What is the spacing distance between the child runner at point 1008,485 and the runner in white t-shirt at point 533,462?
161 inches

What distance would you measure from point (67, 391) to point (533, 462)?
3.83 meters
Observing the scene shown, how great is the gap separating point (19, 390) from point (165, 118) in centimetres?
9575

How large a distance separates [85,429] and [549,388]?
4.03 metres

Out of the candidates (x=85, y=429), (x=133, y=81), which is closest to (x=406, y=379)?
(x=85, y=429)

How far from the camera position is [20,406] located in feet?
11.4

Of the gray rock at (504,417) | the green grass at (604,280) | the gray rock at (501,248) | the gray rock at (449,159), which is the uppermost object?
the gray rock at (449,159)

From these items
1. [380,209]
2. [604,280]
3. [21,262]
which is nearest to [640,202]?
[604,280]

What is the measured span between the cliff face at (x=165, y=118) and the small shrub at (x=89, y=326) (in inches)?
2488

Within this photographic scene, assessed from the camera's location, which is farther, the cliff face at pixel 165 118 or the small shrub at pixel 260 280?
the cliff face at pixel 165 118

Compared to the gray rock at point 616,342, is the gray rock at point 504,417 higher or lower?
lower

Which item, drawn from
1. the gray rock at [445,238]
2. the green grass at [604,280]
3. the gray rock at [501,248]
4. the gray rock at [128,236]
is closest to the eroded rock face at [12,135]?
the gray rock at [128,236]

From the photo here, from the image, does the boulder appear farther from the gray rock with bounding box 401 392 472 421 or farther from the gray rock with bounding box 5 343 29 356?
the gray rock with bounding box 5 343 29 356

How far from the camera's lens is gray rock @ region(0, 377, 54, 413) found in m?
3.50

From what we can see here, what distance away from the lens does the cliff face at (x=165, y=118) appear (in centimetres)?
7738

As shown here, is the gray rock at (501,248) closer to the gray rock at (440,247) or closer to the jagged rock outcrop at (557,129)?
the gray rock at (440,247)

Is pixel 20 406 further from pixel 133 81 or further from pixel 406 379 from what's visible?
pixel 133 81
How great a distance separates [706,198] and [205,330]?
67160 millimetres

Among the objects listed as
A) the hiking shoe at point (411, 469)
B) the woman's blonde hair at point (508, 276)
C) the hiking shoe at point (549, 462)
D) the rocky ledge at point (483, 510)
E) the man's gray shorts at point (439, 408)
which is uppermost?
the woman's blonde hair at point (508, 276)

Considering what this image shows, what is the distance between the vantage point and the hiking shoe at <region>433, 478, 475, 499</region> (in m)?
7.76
▬▬▬
> WRITTEN REQUEST: Copy the material from the line containing "Among the objects listed as" through the end of the material, replacing each instance of "hiking shoe" with "trail shoe" and leaving everything else unchanged.

> REPLY TO THE EXERCISE:
Among the objects listed as
A) the trail shoe at point (411, 469)
B) the woman's blonde hair at point (508, 276)
C) the trail shoe at point (549, 462)
D) the rocky ledge at point (483, 510)
E) the man's gray shorts at point (439, 408)
which is uppermost?
the woman's blonde hair at point (508, 276)

Considering what this image shows, what is the distance between the vantage point and the trail shoe at <region>433, 478, 475, 499</region> (in m)?
7.76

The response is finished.